The Browns are playing the Giants today in a game everyone in NE Ohio assumes will end in yet another humiliation for the Browns. The Browns are 0-4 and have never seemed in danger of actually winning a game. That being said, they only really got blown off the field by Buffalo. It seems like a perfect game to take Cleveland +8 and chuckle knowingly as the Giants win by seven. The line hasn't always been eight though. The line opened up at Giants -13 and is now all the way down to -8. I can't ever recall seeing an NFL line move five points unless a starting QB was decapitated in a horrible boating accident. (Cue Richard Dreyfuss cleaning glasses saying, "Boating accident? Boating accident!?! That was no boating accident!")
That means one of two things. 1) The big money players jumped on Cleveland with the points, and all the Rubes money put together can't come close to canceling it out. Ten guys put $10 million on Cleveland and Everyone Else together can't come close to equalling that. The books are desperately dropping the line so the guy at the Plumber's Convention at Bally's will say "The Giants won the Super Bowl last year. Cleveland sucks. This is easy money. Gimme $50 on New York!" 2) Or EVERYONE is on Cleveland and they need as much money as possible on the Giants to balance the books. "Hal. Have you seen the totals on this Cleveland/Giants game? We better put some money on the Giants side, or the Boys Back Home are not going to be happy. Drop it down to ten. We did that already? Jesus... OK. Drop it down to eight."

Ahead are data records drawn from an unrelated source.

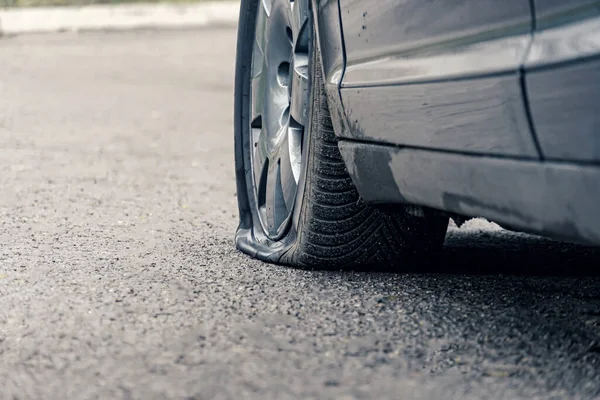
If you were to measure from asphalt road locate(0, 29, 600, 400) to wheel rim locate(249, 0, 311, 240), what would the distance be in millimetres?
225

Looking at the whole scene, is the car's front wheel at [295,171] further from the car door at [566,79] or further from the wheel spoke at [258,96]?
the car door at [566,79]

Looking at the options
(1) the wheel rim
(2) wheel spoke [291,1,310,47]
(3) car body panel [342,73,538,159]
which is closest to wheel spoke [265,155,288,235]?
(1) the wheel rim

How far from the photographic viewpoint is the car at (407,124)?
184 cm

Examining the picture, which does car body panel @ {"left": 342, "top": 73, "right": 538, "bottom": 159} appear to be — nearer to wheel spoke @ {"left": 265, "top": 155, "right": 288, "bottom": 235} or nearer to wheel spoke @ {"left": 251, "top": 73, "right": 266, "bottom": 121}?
wheel spoke @ {"left": 265, "top": 155, "right": 288, "bottom": 235}

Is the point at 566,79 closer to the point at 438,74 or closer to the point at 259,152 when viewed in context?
the point at 438,74

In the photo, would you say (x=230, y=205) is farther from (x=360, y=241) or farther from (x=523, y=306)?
(x=523, y=306)

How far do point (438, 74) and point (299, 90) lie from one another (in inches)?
36.7

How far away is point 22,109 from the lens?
8.44 m

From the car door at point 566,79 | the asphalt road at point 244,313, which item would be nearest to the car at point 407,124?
the car door at point 566,79

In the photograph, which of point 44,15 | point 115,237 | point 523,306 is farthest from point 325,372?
point 44,15

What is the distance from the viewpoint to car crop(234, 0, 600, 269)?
6.05 ft

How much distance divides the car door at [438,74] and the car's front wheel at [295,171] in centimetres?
24

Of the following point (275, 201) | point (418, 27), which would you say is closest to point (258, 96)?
point (275, 201)

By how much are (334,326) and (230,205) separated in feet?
8.05
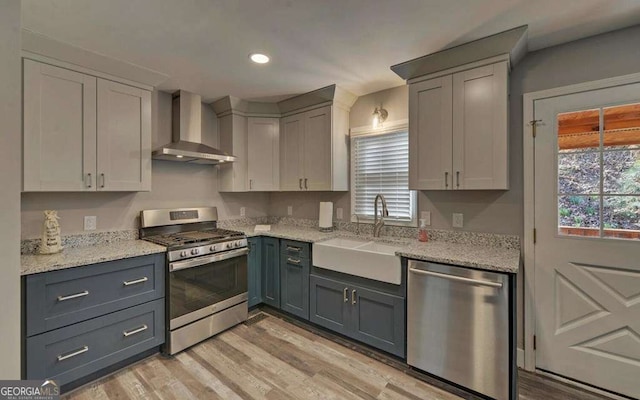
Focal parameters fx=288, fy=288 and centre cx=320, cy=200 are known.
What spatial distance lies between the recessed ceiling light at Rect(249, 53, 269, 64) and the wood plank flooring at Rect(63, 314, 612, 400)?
2444 millimetres

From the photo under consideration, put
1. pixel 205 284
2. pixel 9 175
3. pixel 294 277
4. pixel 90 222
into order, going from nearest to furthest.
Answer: pixel 9 175 → pixel 90 222 → pixel 205 284 → pixel 294 277

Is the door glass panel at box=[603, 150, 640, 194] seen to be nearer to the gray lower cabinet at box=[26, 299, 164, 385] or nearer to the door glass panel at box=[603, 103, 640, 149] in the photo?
the door glass panel at box=[603, 103, 640, 149]

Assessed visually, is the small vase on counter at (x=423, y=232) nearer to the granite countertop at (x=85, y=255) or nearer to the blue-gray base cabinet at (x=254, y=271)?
the blue-gray base cabinet at (x=254, y=271)

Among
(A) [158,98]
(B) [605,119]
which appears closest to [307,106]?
(A) [158,98]

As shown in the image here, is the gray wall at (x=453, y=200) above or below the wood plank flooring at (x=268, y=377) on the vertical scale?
above

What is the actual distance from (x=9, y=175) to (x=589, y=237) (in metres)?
3.12

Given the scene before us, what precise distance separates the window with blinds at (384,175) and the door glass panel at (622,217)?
1341 mm

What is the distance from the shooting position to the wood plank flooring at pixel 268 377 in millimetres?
1972

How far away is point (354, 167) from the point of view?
330 cm

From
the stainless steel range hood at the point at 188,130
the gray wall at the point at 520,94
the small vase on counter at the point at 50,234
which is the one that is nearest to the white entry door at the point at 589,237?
the gray wall at the point at 520,94

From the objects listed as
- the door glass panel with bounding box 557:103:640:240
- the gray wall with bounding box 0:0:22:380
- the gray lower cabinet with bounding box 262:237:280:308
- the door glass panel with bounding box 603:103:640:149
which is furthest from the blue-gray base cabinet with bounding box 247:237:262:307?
the door glass panel with bounding box 603:103:640:149

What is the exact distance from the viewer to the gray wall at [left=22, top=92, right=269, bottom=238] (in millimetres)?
2346

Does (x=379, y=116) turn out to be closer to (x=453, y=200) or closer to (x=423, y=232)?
(x=453, y=200)

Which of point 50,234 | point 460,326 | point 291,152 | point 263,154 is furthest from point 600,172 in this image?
point 50,234
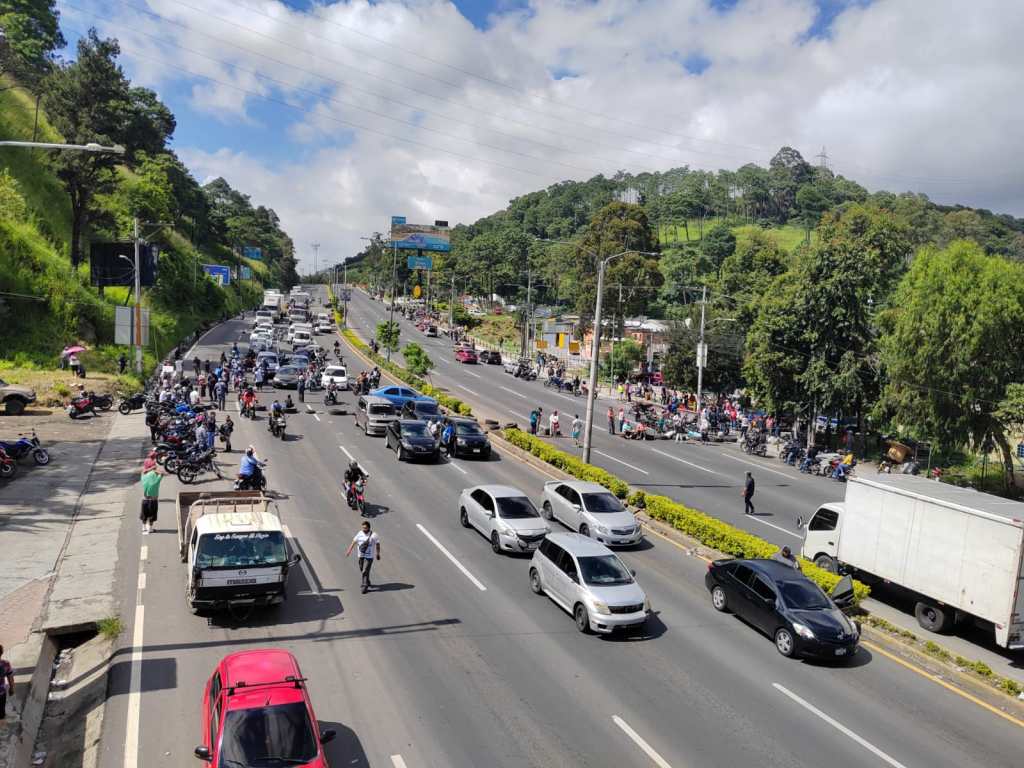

If EVERYONE is on one side, I'm on the other. I'm guessing that the books got caught at 13, and now they are overcompensating with the eight. I wouldn't be surprised to see big money trying to middle it. Hell, I would. Giants -8.
You really have to bet on this New England v Denver game. Even if you are reading this and saying, "Damn. I wish he posted another story about Leo shitting somewhere instead of this sports shit.". Get excited. It's the big Soap Opera game of the day. Big stars meeting on the field of conquest. Superlatives at every turn. Lots of flowery compliments floating to all sides. Words like "genius" used to describe guys that throw balls to other guys. It's really the best.
If you have seen the pregame promos, you would be under the impression that Tom Brady and Peyton Manning are playing one-on-one with each other as "Peyton Manning and the denver broncos take on Tom Brady...and the new england patriots." You wouldn't even know that there are other guys on the teams. Why is it whenever these Brady v Manning games happen, it always seems like Brady is home? Do the Patriots actually play road games, or did the NFL decide that it was better for ratings if they played all their games at home since they knew the right camera angle to show owner Robert Kraft every ten minutes? What's the over/under on when the announcing team mentions Kraft's wife died? I think the Mirage has it listed at 11 minutes.
I'm not totally sold in on New England. I know they will finish 11-5, win the division, and play a home playoff game vs Peyton Manning in January, but they don't have that "pound your prick into the dirt" thing they usually have. They appear to be just a pretty good team. Denver was a pretty good team last year when Jesus Christ was their QB, and they won games exclusively with great defense for 3.5 quarters and then Divine Intervention finished it off. While not having Jesus on your team is a loss on the personnel side, Peyton Manning is still pretty good. I think this game is decided by a late field goal, so I am taking Denver +6.5 despite the fact that there has already been a "roughing the passer" call on Denver because the wind whipped Brady's hair.
Current Record Vs Spread: 4-4
Favorite comment from my buddy's head coach when he played baseball at YSU was when he was telling a story of playing a spring game down South at a small school that had a baseball stadium better than most professional teams back then when they lost a game on a GAME WINNING three run homer in the bottom of the 9th. Felt like I was there when he said you should have seen them. 600 people exploding like Daffy Duck as if they had just middled the game. Feel sorry for those who do not understand this. Also, reminds me of middling Don Shula's record breaking win against Philadelphia. All I have to say is grandma, who only spoke Slovak, rode on the huge middle train.